Section 1202 has been around since 1993. For most of that time it was a niche provision, useful in the right circumstances but constrained by a rigid five-year holding period and dollar thresholds that hadn’t kept pace with inflation. The One, Big, Beautiful Bill Act (OBBBA), signed into law July 4, 2025, changed that.
Three specific amendments to IRC Section 1202 took effect for stock issued after July 4, 2025: a tiered holding period with graduated exclusions, a higher per-taxpayer gain exclusion cap, and an increased gross asset threshold. The core eligibility requirements, however, remain intact and unforgiving.
What Section 1202 Covers
Section 1202 allows noncorporate taxpayers to exclude capital gains from the sale or exchange of qualified small business stock (QSBS). Prior to the OBBBA, a taxpayer who acquired QSBS after September 27, 2010 and held it for more than five years could exclude 100% of the gain, subject to a cap of the greater of $10 million or 10 times the aggregate adjusted basis of the stock sold.
The OBBBA left the overall structure intact. What changed are three specific parameters: how long you have to hold the stock, how much gain can be excluded, and how large the issuing company can be.
Core Eligibility Requirements
These five requirements apply to all QSBS claims, both pre- and post-OBBBA. Each must be satisfied throughout the holding period.
1. C Corporation Issuer
The issuing entity must be a domestic C corporation at the time the stock is issued. Stock issued by S corporations, partnerships, or LLCs taxed as partnerships does not qualify. Only equity issued after a valid conversion to C corporation status is eligible. Stock held in an entity previously taxed as an S corporation is generally prohibited from receiving QSBS treatment, subject to complex exceptions related Section 368(a)(1)(f) reorganizations.

## Goal
Reproduce the Section 1202 passage word for word, starting at "Three specific amendments" and ending at "intact and unforgiving.".

## Information provided

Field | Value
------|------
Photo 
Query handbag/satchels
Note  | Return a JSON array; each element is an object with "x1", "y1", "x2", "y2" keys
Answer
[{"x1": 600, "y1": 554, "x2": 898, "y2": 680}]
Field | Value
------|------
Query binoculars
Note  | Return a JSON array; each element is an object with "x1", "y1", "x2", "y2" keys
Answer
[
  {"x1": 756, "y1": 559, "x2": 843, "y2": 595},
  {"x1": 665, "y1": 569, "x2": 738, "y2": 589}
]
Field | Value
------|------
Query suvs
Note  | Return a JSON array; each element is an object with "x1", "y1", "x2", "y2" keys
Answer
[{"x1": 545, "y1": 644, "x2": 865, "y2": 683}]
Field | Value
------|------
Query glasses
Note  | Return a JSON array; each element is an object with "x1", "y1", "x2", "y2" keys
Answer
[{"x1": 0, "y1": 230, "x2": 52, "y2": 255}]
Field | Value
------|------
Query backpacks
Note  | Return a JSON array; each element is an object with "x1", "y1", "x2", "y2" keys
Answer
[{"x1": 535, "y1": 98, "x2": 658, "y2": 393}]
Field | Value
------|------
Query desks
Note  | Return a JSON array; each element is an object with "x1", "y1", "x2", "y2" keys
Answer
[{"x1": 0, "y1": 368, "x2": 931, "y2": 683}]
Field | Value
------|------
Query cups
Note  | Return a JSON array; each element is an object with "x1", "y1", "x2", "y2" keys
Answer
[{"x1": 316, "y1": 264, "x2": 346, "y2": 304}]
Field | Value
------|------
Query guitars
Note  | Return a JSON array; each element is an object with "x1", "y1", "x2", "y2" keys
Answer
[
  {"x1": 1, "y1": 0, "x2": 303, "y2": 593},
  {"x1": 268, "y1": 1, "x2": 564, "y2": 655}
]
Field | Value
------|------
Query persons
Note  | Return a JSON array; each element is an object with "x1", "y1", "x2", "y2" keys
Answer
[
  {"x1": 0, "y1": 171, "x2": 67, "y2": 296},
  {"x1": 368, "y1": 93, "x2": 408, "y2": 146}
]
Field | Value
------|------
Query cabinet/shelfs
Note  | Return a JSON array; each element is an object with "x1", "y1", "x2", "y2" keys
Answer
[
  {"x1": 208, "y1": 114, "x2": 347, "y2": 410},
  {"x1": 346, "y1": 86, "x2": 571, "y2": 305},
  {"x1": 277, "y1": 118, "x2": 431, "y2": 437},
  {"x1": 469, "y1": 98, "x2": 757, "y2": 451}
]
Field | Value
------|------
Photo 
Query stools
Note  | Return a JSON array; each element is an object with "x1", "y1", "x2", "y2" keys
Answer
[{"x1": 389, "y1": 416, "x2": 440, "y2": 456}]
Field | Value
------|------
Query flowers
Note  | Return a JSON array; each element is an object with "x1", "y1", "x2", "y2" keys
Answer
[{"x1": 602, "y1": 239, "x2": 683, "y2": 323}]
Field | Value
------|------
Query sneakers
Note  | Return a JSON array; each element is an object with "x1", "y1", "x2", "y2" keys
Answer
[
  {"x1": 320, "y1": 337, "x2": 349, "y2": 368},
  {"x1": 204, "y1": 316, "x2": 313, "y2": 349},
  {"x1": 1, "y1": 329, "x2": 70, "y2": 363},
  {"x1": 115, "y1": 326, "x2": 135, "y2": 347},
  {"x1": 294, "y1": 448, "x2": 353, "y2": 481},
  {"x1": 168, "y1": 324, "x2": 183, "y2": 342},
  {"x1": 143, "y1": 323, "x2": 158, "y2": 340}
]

## Exercise answer
Three specific amendments to IRC Section 1202 took effect for stock issued after July 4, 2025: a tiered holding period with graduated exclusions, a higher per-taxpayer gain exclusion cap, and an increased gross asset threshold. The core eligibility requirements, however, remain intact and unforgiving.